◆ Required action ◆
In the listing below, find the line with "United States, site lebec_CA-30." and the line with "A: Sus scrofa (wild boar).". Repeat those two lines and all lines between them exactly.

◆ Data ◆
[Start of Attachment]
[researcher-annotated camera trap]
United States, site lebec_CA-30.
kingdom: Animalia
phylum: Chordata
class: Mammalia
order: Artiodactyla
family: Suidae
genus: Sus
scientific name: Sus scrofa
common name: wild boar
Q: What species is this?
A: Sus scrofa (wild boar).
[End of Attachment]
[Start of Attachment]
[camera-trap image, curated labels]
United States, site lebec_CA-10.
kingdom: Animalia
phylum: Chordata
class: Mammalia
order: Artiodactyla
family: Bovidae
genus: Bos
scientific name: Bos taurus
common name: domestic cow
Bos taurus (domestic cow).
[End of Attachment]
[Start of Attachment]
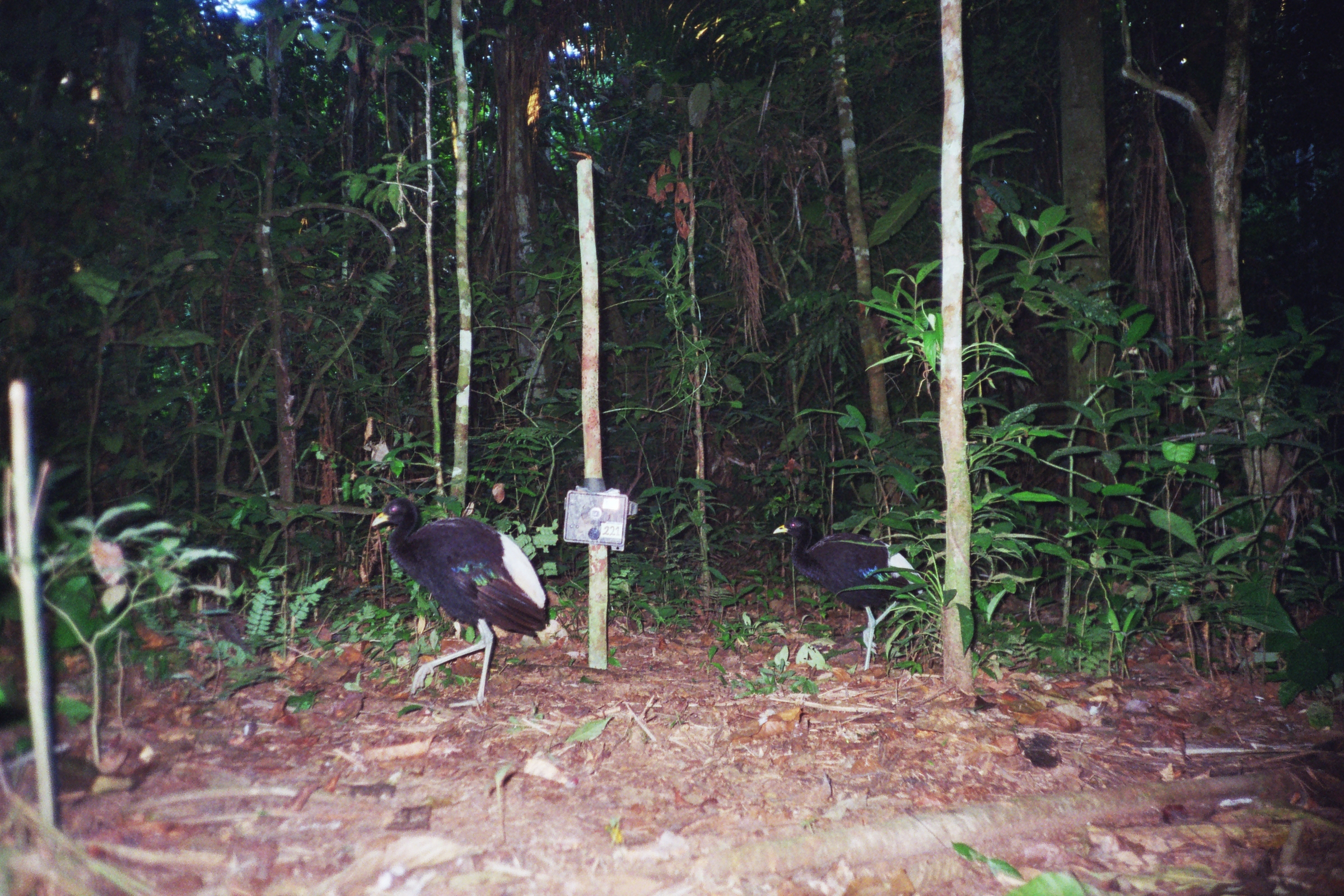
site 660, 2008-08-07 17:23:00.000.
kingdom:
[End of Attachment]
◆ Task response ◆
United States, site lebec_CA-30.
kingdom: Animalia
phylum: Chordata
class: Mammalia
order: Artiodactyla
family: Suidae
genus: Sus
scientific name: Sus scrofa
common name: wild boar
Q: What species is this?
A: Sus scrofa (wild boar).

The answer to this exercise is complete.